The alarm rings. Everyday seems the same. You hit snooze. Why bother? What’s the purpose? It’s hard to focus. Life lacks a sense of purpose, a sense of direction. You go about your days with a kind of numbness. Your whole world has changed and everything seems out of your control. You either keep constantly busy or you do nothing or find yourself fluctuating between these two extremes. Life holds little meaning and there may seem no way out. If you have felt this way before and do so no longer: Congratulations! If you have never felt like this before I hope you never will. Perhaps you have a friend who feels like this. For those of you who feel stuck in this place, I wish to offer hope that life does not have to continue to feel like this.

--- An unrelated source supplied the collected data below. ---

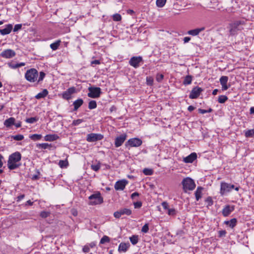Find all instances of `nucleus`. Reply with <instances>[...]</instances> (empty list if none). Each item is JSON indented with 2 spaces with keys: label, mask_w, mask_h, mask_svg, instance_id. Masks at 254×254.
<instances>
[{
  "label": "nucleus",
  "mask_w": 254,
  "mask_h": 254,
  "mask_svg": "<svg viewBox=\"0 0 254 254\" xmlns=\"http://www.w3.org/2000/svg\"><path fill=\"white\" fill-rule=\"evenodd\" d=\"M21 158V154L16 152L9 156L8 160L7 162L8 168L10 170H14L19 167V165L17 163L19 162Z\"/></svg>",
  "instance_id": "obj_1"
},
{
  "label": "nucleus",
  "mask_w": 254,
  "mask_h": 254,
  "mask_svg": "<svg viewBox=\"0 0 254 254\" xmlns=\"http://www.w3.org/2000/svg\"><path fill=\"white\" fill-rule=\"evenodd\" d=\"M182 184L185 192H187L188 190H194L195 187L194 181L189 177L184 179Z\"/></svg>",
  "instance_id": "obj_2"
},
{
  "label": "nucleus",
  "mask_w": 254,
  "mask_h": 254,
  "mask_svg": "<svg viewBox=\"0 0 254 254\" xmlns=\"http://www.w3.org/2000/svg\"><path fill=\"white\" fill-rule=\"evenodd\" d=\"M38 76V72L35 68H31L28 70L25 74L26 80L31 82H35L37 80Z\"/></svg>",
  "instance_id": "obj_3"
},
{
  "label": "nucleus",
  "mask_w": 254,
  "mask_h": 254,
  "mask_svg": "<svg viewBox=\"0 0 254 254\" xmlns=\"http://www.w3.org/2000/svg\"><path fill=\"white\" fill-rule=\"evenodd\" d=\"M88 198L90 200L89 204L91 205L101 204L103 201V198L101 196V194L99 192L91 195L89 196Z\"/></svg>",
  "instance_id": "obj_4"
},
{
  "label": "nucleus",
  "mask_w": 254,
  "mask_h": 254,
  "mask_svg": "<svg viewBox=\"0 0 254 254\" xmlns=\"http://www.w3.org/2000/svg\"><path fill=\"white\" fill-rule=\"evenodd\" d=\"M89 93L87 95L89 97L96 98L100 97L101 94V90L100 87L90 86L88 88Z\"/></svg>",
  "instance_id": "obj_5"
},
{
  "label": "nucleus",
  "mask_w": 254,
  "mask_h": 254,
  "mask_svg": "<svg viewBox=\"0 0 254 254\" xmlns=\"http://www.w3.org/2000/svg\"><path fill=\"white\" fill-rule=\"evenodd\" d=\"M131 213L132 211L130 209L124 208L120 209L119 210L115 212L114 213V216L116 218H120L122 215H131Z\"/></svg>",
  "instance_id": "obj_6"
},
{
  "label": "nucleus",
  "mask_w": 254,
  "mask_h": 254,
  "mask_svg": "<svg viewBox=\"0 0 254 254\" xmlns=\"http://www.w3.org/2000/svg\"><path fill=\"white\" fill-rule=\"evenodd\" d=\"M103 138V135L101 134L89 133L87 134L86 140L88 142H95Z\"/></svg>",
  "instance_id": "obj_7"
},
{
  "label": "nucleus",
  "mask_w": 254,
  "mask_h": 254,
  "mask_svg": "<svg viewBox=\"0 0 254 254\" xmlns=\"http://www.w3.org/2000/svg\"><path fill=\"white\" fill-rule=\"evenodd\" d=\"M141 62H142V58L141 57H133L130 59L129 64L134 68H137L139 67V64Z\"/></svg>",
  "instance_id": "obj_8"
},
{
  "label": "nucleus",
  "mask_w": 254,
  "mask_h": 254,
  "mask_svg": "<svg viewBox=\"0 0 254 254\" xmlns=\"http://www.w3.org/2000/svg\"><path fill=\"white\" fill-rule=\"evenodd\" d=\"M142 140L138 138L129 139L126 143V145H129L131 147H138L142 144Z\"/></svg>",
  "instance_id": "obj_9"
},
{
  "label": "nucleus",
  "mask_w": 254,
  "mask_h": 254,
  "mask_svg": "<svg viewBox=\"0 0 254 254\" xmlns=\"http://www.w3.org/2000/svg\"><path fill=\"white\" fill-rule=\"evenodd\" d=\"M127 135L126 133H123L119 136H117L115 140V145L116 147L121 146L124 141L126 140Z\"/></svg>",
  "instance_id": "obj_10"
},
{
  "label": "nucleus",
  "mask_w": 254,
  "mask_h": 254,
  "mask_svg": "<svg viewBox=\"0 0 254 254\" xmlns=\"http://www.w3.org/2000/svg\"><path fill=\"white\" fill-rule=\"evenodd\" d=\"M202 91V89L198 86L195 87L193 88L190 95L189 97L190 99H196L200 95V93Z\"/></svg>",
  "instance_id": "obj_11"
},
{
  "label": "nucleus",
  "mask_w": 254,
  "mask_h": 254,
  "mask_svg": "<svg viewBox=\"0 0 254 254\" xmlns=\"http://www.w3.org/2000/svg\"><path fill=\"white\" fill-rule=\"evenodd\" d=\"M127 184V181L126 180L118 181L115 185V189L117 190H123L125 188Z\"/></svg>",
  "instance_id": "obj_12"
},
{
  "label": "nucleus",
  "mask_w": 254,
  "mask_h": 254,
  "mask_svg": "<svg viewBox=\"0 0 254 254\" xmlns=\"http://www.w3.org/2000/svg\"><path fill=\"white\" fill-rule=\"evenodd\" d=\"M75 92L74 87L69 88L66 91L64 92L62 94V97L64 99L69 100L71 98V95Z\"/></svg>",
  "instance_id": "obj_13"
},
{
  "label": "nucleus",
  "mask_w": 254,
  "mask_h": 254,
  "mask_svg": "<svg viewBox=\"0 0 254 254\" xmlns=\"http://www.w3.org/2000/svg\"><path fill=\"white\" fill-rule=\"evenodd\" d=\"M0 56L4 58H11L15 56V52L12 50L7 49L2 52Z\"/></svg>",
  "instance_id": "obj_14"
},
{
  "label": "nucleus",
  "mask_w": 254,
  "mask_h": 254,
  "mask_svg": "<svg viewBox=\"0 0 254 254\" xmlns=\"http://www.w3.org/2000/svg\"><path fill=\"white\" fill-rule=\"evenodd\" d=\"M234 206L227 205H226L222 211V213L224 217L228 216L232 211L234 210Z\"/></svg>",
  "instance_id": "obj_15"
},
{
  "label": "nucleus",
  "mask_w": 254,
  "mask_h": 254,
  "mask_svg": "<svg viewBox=\"0 0 254 254\" xmlns=\"http://www.w3.org/2000/svg\"><path fill=\"white\" fill-rule=\"evenodd\" d=\"M228 80V77L227 76H222L220 78V82L222 86V90H226L230 87V85H227Z\"/></svg>",
  "instance_id": "obj_16"
},
{
  "label": "nucleus",
  "mask_w": 254,
  "mask_h": 254,
  "mask_svg": "<svg viewBox=\"0 0 254 254\" xmlns=\"http://www.w3.org/2000/svg\"><path fill=\"white\" fill-rule=\"evenodd\" d=\"M231 191L230 184L225 182L221 183L220 193L222 195H224L225 193Z\"/></svg>",
  "instance_id": "obj_17"
},
{
  "label": "nucleus",
  "mask_w": 254,
  "mask_h": 254,
  "mask_svg": "<svg viewBox=\"0 0 254 254\" xmlns=\"http://www.w3.org/2000/svg\"><path fill=\"white\" fill-rule=\"evenodd\" d=\"M197 158L196 153H191L189 156L184 158L183 161L186 163H191Z\"/></svg>",
  "instance_id": "obj_18"
},
{
  "label": "nucleus",
  "mask_w": 254,
  "mask_h": 254,
  "mask_svg": "<svg viewBox=\"0 0 254 254\" xmlns=\"http://www.w3.org/2000/svg\"><path fill=\"white\" fill-rule=\"evenodd\" d=\"M12 28L13 26L11 24H7L4 29H0V33L2 35H7L11 32Z\"/></svg>",
  "instance_id": "obj_19"
},
{
  "label": "nucleus",
  "mask_w": 254,
  "mask_h": 254,
  "mask_svg": "<svg viewBox=\"0 0 254 254\" xmlns=\"http://www.w3.org/2000/svg\"><path fill=\"white\" fill-rule=\"evenodd\" d=\"M130 247L129 243H121L119 246L118 251L119 252H126L127 251L128 249Z\"/></svg>",
  "instance_id": "obj_20"
},
{
  "label": "nucleus",
  "mask_w": 254,
  "mask_h": 254,
  "mask_svg": "<svg viewBox=\"0 0 254 254\" xmlns=\"http://www.w3.org/2000/svg\"><path fill=\"white\" fill-rule=\"evenodd\" d=\"M59 138V136L56 134H47L45 136L44 140L47 141H53L57 140Z\"/></svg>",
  "instance_id": "obj_21"
},
{
  "label": "nucleus",
  "mask_w": 254,
  "mask_h": 254,
  "mask_svg": "<svg viewBox=\"0 0 254 254\" xmlns=\"http://www.w3.org/2000/svg\"><path fill=\"white\" fill-rule=\"evenodd\" d=\"M204 27H201L200 28H196L192 30H190L188 31V34L192 36H196L199 34L200 32L203 31L204 30Z\"/></svg>",
  "instance_id": "obj_22"
},
{
  "label": "nucleus",
  "mask_w": 254,
  "mask_h": 254,
  "mask_svg": "<svg viewBox=\"0 0 254 254\" xmlns=\"http://www.w3.org/2000/svg\"><path fill=\"white\" fill-rule=\"evenodd\" d=\"M244 24V21H236L232 23L230 26H233V27L237 29V30H241L243 29L242 25Z\"/></svg>",
  "instance_id": "obj_23"
},
{
  "label": "nucleus",
  "mask_w": 254,
  "mask_h": 254,
  "mask_svg": "<svg viewBox=\"0 0 254 254\" xmlns=\"http://www.w3.org/2000/svg\"><path fill=\"white\" fill-rule=\"evenodd\" d=\"M15 121V120L14 118L10 117L5 120L4 125L7 127H9L14 124Z\"/></svg>",
  "instance_id": "obj_24"
},
{
  "label": "nucleus",
  "mask_w": 254,
  "mask_h": 254,
  "mask_svg": "<svg viewBox=\"0 0 254 254\" xmlns=\"http://www.w3.org/2000/svg\"><path fill=\"white\" fill-rule=\"evenodd\" d=\"M203 190V188L202 187H198L195 191V196L197 201H198L201 197L202 191Z\"/></svg>",
  "instance_id": "obj_25"
},
{
  "label": "nucleus",
  "mask_w": 254,
  "mask_h": 254,
  "mask_svg": "<svg viewBox=\"0 0 254 254\" xmlns=\"http://www.w3.org/2000/svg\"><path fill=\"white\" fill-rule=\"evenodd\" d=\"M83 103V101L82 99H78L75 100L73 105L74 106V111H76Z\"/></svg>",
  "instance_id": "obj_26"
},
{
  "label": "nucleus",
  "mask_w": 254,
  "mask_h": 254,
  "mask_svg": "<svg viewBox=\"0 0 254 254\" xmlns=\"http://www.w3.org/2000/svg\"><path fill=\"white\" fill-rule=\"evenodd\" d=\"M24 63H20L19 64H15L14 63H8V65L9 67L15 69L18 68L19 67H21L25 65Z\"/></svg>",
  "instance_id": "obj_27"
},
{
  "label": "nucleus",
  "mask_w": 254,
  "mask_h": 254,
  "mask_svg": "<svg viewBox=\"0 0 254 254\" xmlns=\"http://www.w3.org/2000/svg\"><path fill=\"white\" fill-rule=\"evenodd\" d=\"M48 94V91L47 89H44L41 92L39 93L35 96V98L37 99H40L45 97Z\"/></svg>",
  "instance_id": "obj_28"
},
{
  "label": "nucleus",
  "mask_w": 254,
  "mask_h": 254,
  "mask_svg": "<svg viewBox=\"0 0 254 254\" xmlns=\"http://www.w3.org/2000/svg\"><path fill=\"white\" fill-rule=\"evenodd\" d=\"M129 240L132 245H135L138 242V236L137 235H133L129 238Z\"/></svg>",
  "instance_id": "obj_29"
},
{
  "label": "nucleus",
  "mask_w": 254,
  "mask_h": 254,
  "mask_svg": "<svg viewBox=\"0 0 254 254\" xmlns=\"http://www.w3.org/2000/svg\"><path fill=\"white\" fill-rule=\"evenodd\" d=\"M192 81V76L191 75H187L185 77L184 81L183 84L184 85H189L191 83Z\"/></svg>",
  "instance_id": "obj_30"
},
{
  "label": "nucleus",
  "mask_w": 254,
  "mask_h": 254,
  "mask_svg": "<svg viewBox=\"0 0 254 254\" xmlns=\"http://www.w3.org/2000/svg\"><path fill=\"white\" fill-rule=\"evenodd\" d=\"M30 138L34 141L39 140L41 139L42 136L41 134H33L29 136Z\"/></svg>",
  "instance_id": "obj_31"
},
{
  "label": "nucleus",
  "mask_w": 254,
  "mask_h": 254,
  "mask_svg": "<svg viewBox=\"0 0 254 254\" xmlns=\"http://www.w3.org/2000/svg\"><path fill=\"white\" fill-rule=\"evenodd\" d=\"M61 41L60 40L56 41L55 43H52L50 45V47L53 50H56L60 45Z\"/></svg>",
  "instance_id": "obj_32"
},
{
  "label": "nucleus",
  "mask_w": 254,
  "mask_h": 254,
  "mask_svg": "<svg viewBox=\"0 0 254 254\" xmlns=\"http://www.w3.org/2000/svg\"><path fill=\"white\" fill-rule=\"evenodd\" d=\"M51 146V144H49L47 143H39L37 144V147L38 148H42V149H47L49 147Z\"/></svg>",
  "instance_id": "obj_33"
},
{
  "label": "nucleus",
  "mask_w": 254,
  "mask_h": 254,
  "mask_svg": "<svg viewBox=\"0 0 254 254\" xmlns=\"http://www.w3.org/2000/svg\"><path fill=\"white\" fill-rule=\"evenodd\" d=\"M247 137H252L254 136V129L247 130L245 133Z\"/></svg>",
  "instance_id": "obj_34"
},
{
  "label": "nucleus",
  "mask_w": 254,
  "mask_h": 254,
  "mask_svg": "<svg viewBox=\"0 0 254 254\" xmlns=\"http://www.w3.org/2000/svg\"><path fill=\"white\" fill-rule=\"evenodd\" d=\"M38 120L37 117H31L26 119L25 122L29 124H33Z\"/></svg>",
  "instance_id": "obj_35"
},
{
  "label": "nucleus",
  "mask_w": 254,
  "mask_h": 254,
  "mask_svg": "<svg viewBox=\"0 0 254 254\" xmlns=\"http://www.w3.org/2000/svg\"><path fill=\"white\" fill-rule=\"evenodd\" d=\"M228 100V97L225 95H220L219 96L218 101L220 103H224Z\"/></svg>",
  "instance_id": "obj_36"
},
{
  "label": "nucleus",
  "mask_w": 254,
  "mask_h": 254,
  "mask_svg": "<svg viewBox=\"0 0 254 254\" xmlns=\"http://www.w3.org/2000/svg\"><path fill=\"white\" fill-rule=\"evenodd\" d=\"M97 107L96 102L94 100H92L89 102L88 104V108L89 109H94Z\"/></svg>",
  "instance_id": "obj_37"
},
{
  "label": "nucleus",
  "mask_w": 254,
  "mask_h": 254,
  "mask_svg": "<svg viewBox=\"0 0 254 254\" xmlns=\"http://www.w3.org/2000/svg\"><path fill=\"white\" fill-rule=\"evenodd\" d=\"M166 1V0H156V5L158 7H162L165 5Z\"/></svg>",
  "instance_id": "obj_38"
},
{
  "label": "nucleus",
  "mask_w": 254,
  "mask_h": 254,
  "mask_svg": "<svg viewBox=\"0 0 254 254\" xmlns=\"http://www.w3.org/2000/svg\"><path fill=\"white\" fill-rule=\"evenodd\" d=\"M143 173L145 175H151L153 174V171L152 169H148V168H145L143 169Z\"/></svg>",
  "instance_id": "obj_39"
},
{
  "label": "nucleus",
  "mask_w": 254,
  "mask_h": 254,
  "mask_svg": "<svg viewBox=\"0 0 254 254\" xmlns=\"http://www.w3.org/2000/svg\"><path fill=\"white\" fill-rule=\"evenodd\" d=\"M229 222V227L233 228L236 225L237 219L236 218L231 219Z\"/></svg>",
  "instance_id": "obj_40"
},
{
  "label": "nucleus",
  "mask_w": 254,
  "mask_h": 254,
  "mask_svg": "<svg viewBox=\"0 0 254 254\" xmlns=\"http://www.w3.org/2000/svg\"><path fill=\"white\" fill-rule=\"evenodd\" d=\"M50 214V212L43 211L40 213V216L43 218H46L48 217Z\"/></svg>",
  "instance_id": "obj_41"
},
{
  "label": "nucleus",
  "mask_w": 254,
  "mask_h": 254,
  "mask_svg": "<svg viewBox=\"0 0 254 254\" xmlns=\"http://www.w3.org/2000/svg\"><path fill=\"white\" fill-rule=\"evenodd\" d=\"M12 138L15 140L20 141L24 138V136L22 134H17L13 136Z\"/></svg>",
  "instance_id": "obj_42"
},
{
  "label": "nucleus",
  "mask_w": 254,
  "mask_h": 254,
  "mask_svg": "<svg viewBox=\"0 0 254 254\" xmlns=\"http://www.w3.org/2000/svg\"><path fill=\"white\" fill-rule=\"evenodd\" d=\"M59 165L61 168L66 167L68 165V162L66 161L60 160Z\"/></svg>",
  "instance_id": "obj_43"
},
{
  "label": "nucleus",
  "mask_w": 254,
  "mask_h": 254,
  "mask_svg": "<svg viewBox=\"0 0 254 254\" xmlns=\"http://www.w3.org/2000/svg\"><path fill=\"white\" fill-rule=\"evenodd\" d=\"M109 237L107 236H104L101 238L100 243V244H104L106 242H109Z\"/></svg>",
  "instance_id": "obj_44"
},
{
  "label": "nucleus",
  "mask_w": 254,
  "mask_h": 254,
  "mask_svg": "<svg viewBox=\"0 0 254 254\" xmlns=\"http://www.w3.org/2000/svg\"><path fill=\"white\" fill-rule=\"evenodd\" d=\"M113 20L116 21H120L122 19V17L120 14L116 13L113 16Z\"/></svg>",
  "instance_id": "obj_45"
},
{
  "label": "nucleus",
  "mask_w": 254,
  "mask_h": 254,
  "mask_svg": "<svg viewBox=\"0 0 254 254\" xmlns=\"http://www.w3.org/2000/svg\"><path fill=\"white\" fill-rule=\"evenodd\" d=\"M91 169L94 170V171H98L100 168V163H98L97 164H95V165H92L91 166Z\"/></svg>",
  "instance_id": "obj_46"
},
{
  "label": "nucleus",
  "mask_w": 254,
  "mask_h": 254,
  "mask_svg": "<svg viewBox=\"0 0 254 254\" xmlns=\"http://www.w3.org/2000/svg\"><path fill=\"white\" fill-rule=\"evenodd\" d=\"M168 214L171 216H175L176 214V210L174 208H169L168 210Z\"/></svg>",
  "instance_id": "obj_47"
},
{
  "label": "nucleus",
  "mask_w": 254,
  "mask_h": 254,
  "mask_svg": "<svg viewBox=\"0 0 254 254\" xmlns=\"http://www.w3.org/2000/svg\"><path fill=\"white\" fill-rule=\"evenodd\" d=\"M149 231V227L148 224H145L141 229V232L144 233H146Z\"/></svg>",
  "instance_id": "obj_48"
},
{
  "label": "nucleus",
  "mask_w": 254,
  "mask_h": 254,
  "mask_svg": "<svg viewBox=\"0 0 254 254\" xmlns=\"http://www.w3.org/2000/svg\"><path fill=\"white\" fill-rule=\"evenodd\" d=\"M45 75H46L45 73L43 71H40L39 76L38 77V82H39L42 81L43 80L44 78L45 77Z\"/></svg>",
  "instance_id": "obj_49"
},
{
  "label": "nucleus",
  "mask_w": 254,
  "mask_h": 254,
  "mask_svg": "<svg viewBox=\"0 0 254 254\" xmlns=\"http://www.w3.org/2000/svg\"><path fill=\"white\" fill-rule=\"evenodd\" d=\"M83 121L82 119L75 120L73 121L72 124L73 126H77V125H79L80 124H81L82 122H83Z\"/></svg>",
  "instance_id": "obj_50"
},
{
  "label": "nucleus",
  "mask_w": 254,
  "mask_h": 254,
  "mask_svg": "<svg viewBox=\"0 0 254 254\" xmlns=\"http://www.w3.org/2000/svg\"><path fill=\"white\" fill-rule=\"evenodd\" d=\"M230 29L229 30L230 33L231 35H235L237 33V31L239 30H237V29L233 27V26H230Z\"/></svg>",
  "instance_id": "obj_51"
},
{
  "label": "nucleus",
  "mask_w": 254,
  "mask_h": 254,
  "mask_svg": "<svg viewBox=\"0 0 254 254\" xmlns=\"http://www.w3.org/2000/svg\"><path fill=\"white\" fill-rule=\"evenodd\" d=\"M135 208H139L142 206V202L141 201H137L133 203Z\"/></svg>",
  "instance_id": "obj_52"
},
{
  "label": "nucleus",
  "mask_w": 254,
  "mask_h": 254,
  "mask_svg": "<svg viewBox=\"0 0 254 254\" xmlns=\"http://www.w3.org/2000/svg\"><path fill=\"white\" fill-rule=\"evenodd\" d=\"M164 78V75L162 74H158L156 75V80L158 82H161Z\"/></svg>",
  "instance_id": "obj_53"
},
{
  "label": "nucleus",
  "mask_w": 254,
  "mask_h": 254,
  "mask_svg": "<svg viewBox=\"0 0 254 254\" xmlns=\"http://www.w3.org/2000/svg\"><path fill=\"white\" fill-rule=\"evenodd\" d=\"M205 201L208 203V205H212L213 204V200L211 197H208L205 200Z\"/></svg>",
  "instance_id": "obj_54"
},
{
  "label": "nucleus",
  "mask_w": 254,
  "mask_h": 254,
  "mask_svg": "<svg viewBox=\"0 0 254 254\" xmlns=\"http://www.w3.org/2000/svg\"><path fill=\"white\" fill-rule=\"evenodd\" d=\"M21 27H22V25L21 24H16L14 26V27L13 28V31L14 32H16L18 30H19V29H20L21 28Z\"/></svg>",
  "instance_id": "obj_55"
},
{
  "label": "nucleus",
  "mask_w": 254,
  "mask_h": 254,
  "mask_svg": "<svg viewBox=\"0 0 254 254\" xmlns=\"http://www.w3.org/2000/svg\"><path fill=\"white\" fill-rule=\"evenodd\" d=\"M218 233L219 237H223L225 236L226 232L225 230H221L218 232Z\"/></svg>",
  "instance_id": "obj_56"
},
{
  "label": "nucleus",
  "mask_w": 254,
  "mask_h": 254,
  "mask_svg": "<svg viewBox=\"0 0 254 254\" xmlns=\"http://www.w3.org/2000/svg\"><path fill=\"white\" fill-rule=\"evenodd\" d=\"M162 206L165 209H167L168 210V209H169L168 203L167 202H163L162 203Z\"/></svg>",
  "instance_id": "obj_57"
},
{
  "label": "nucleus",
  "mask_w": 254,
  "mask_h": 254,
  "mask_svg": "<svg viewBox=\"0 0 254 254\" xmlns=\"http://www.w3.org/2000/svg\"><path fill=\"white\" fill-rule=\"evenodd\" d=\"M83 252L86 253H88L90 251V247L89 246H85L82 249Z\"/></svg>",
  "instance_id": "obj_58"
},
{
  "label": "nucleus",
  "mask_w": 254,
  "mask_h": 254,
  "mask_svg": "<svg viewBox=\"0 0 254 254\" xmlns=\"http://www.w3.org/2000/svg\"><path fill=\"white\" fill-rule=\"evenodd\" d=\"M71 213L74 216H76L77 215V214H78V212H77V211L75 209L72 208V209H71Z\"/></svg>",
  "instance_id": "obj_59"
},
{
  "label": "nucleus",
  "mask_w": 254,
  "mask_h": 254,
  "mask_svg": "<svg viewBox=\"0 0 254 254\" xmlns=\"http://www.w3.org/2000/svg\"><path fill=\"white\" fill-rule=\"evenodd\" d=\"M139 195V193L137 192H134L132 193L131 195V198L133 199L135 196H138Z\"/></svg>",
  "instance_id": "obj_60"
},
{
  "label": "nucleus",
  "mask_w": 254,
  "mask_h": 254,
  "mask_svg": "<svg viewBox=\"0 0 254 254\" xmlns=\"http://www.w3.org/2000/svg\"><path fill=\"white\" fill-rule=\"evenodd\" d=\"M25 195L24 194H21L17 197V201H19L23 198H24Z\"/></svg>",
  "instance_id": "obj_61"
},
{
  "label": "nucleus",
  "mask_w": 254,
  "mask_h": 254,
  "mask_svg": "<svg viewBox=\"0 0 254 254\" xmlns=\"http://www.w3.org/2000/svg\"><path fill=\"white\" fill-rule=\"evenodd\" d=\"M147 82L148 85H152L153 83V80L150 78L147 77Z\"/></svg>",
  "instance_id": "obj_62"
},
{
  "label": "nucleus",
  "mask_w": 254,
  "mask_h": 254,
  "mask_svg": "<svg viewBox=\"0 0 254 254\" xmlns=\"http://www.w3.org/2000/svg\"><path fill=\"white\" fill-rule=\"evenodd\" d=\"M184 42L185 43L189 42L190 40V38L189 37H186L184 38Z\"/></svg>",
  "instance_id": "obj_63"
},
{
  "label": "nucleus",
  "mask_w": 254,
  "mask_h": 254,
  "mask_svg": "<svg viewBox=\"0 0 254 254\" xmlns=\"http://www.w3.org/2000/svg\"><path fill=\"white\" fill-rule=\"evenodd\" d=\"M198 112L200 114H203L206 113L207 111L206 110L199 109Z\"/></svg>",
  "instance_id": "obj_64"
}]
</instances>
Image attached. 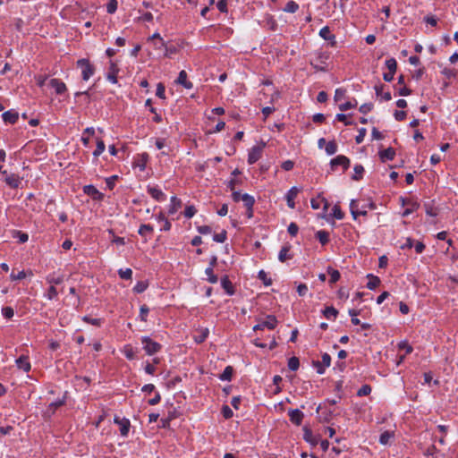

Have you recently experienced the break up of a marriage or a serious relationship, the death of a loved one, or loss of a job? Each can leave you feeling out of control and not in charge of your life. You may feel numb, or angry or sad or scared or even relieved; or a combination of all these feelings at the same time. You may not feel valued, heard or respected. How do you treat yourself? You are worthy of respect, of being heard, of being valued and yes, of being loved. You may have had a recent situation that has temporarily left you feeling discouraged or you may feel deep down that you are not worthy of love or respect by others or by yourself. As a relationship and divorce counselor and therapist I often see individuals who don’t feel good about themselves. My job as a therapist is to create a safe place for these individuals to be heard and to feel valued and respected. I enjoy helping people feel empowered and in control of their lives.

Letting go and moving on is rough but quite possible. Allowing yourself to feel and deal with those unpleasant feelings is a necessary part of healing. Perhaps the hardest part of healing is to treat yourself as you wish others to treat you – to love yourself. Would you treat yourself differently if you really cared about and loved yourself? Would you take better care of your body, your mind, and your spiritual life? Each day allow yourself to play, to laugh and to be with friends. Each day becomes a balance of both taking care of yourself and being there for others. Have you ever tried to pour lemonade out of an empty pitcher? Just like the empty pitcher, if you do not fill yourself by taking care of you; you have nothing to give others.

You don’t need to stay stuck in this place. Talk with friends, get some help, call a counselor who specializes in relationship and divorce issues. You are worth it! You are worthy of being loved, of having a wonderful life. Life can be better.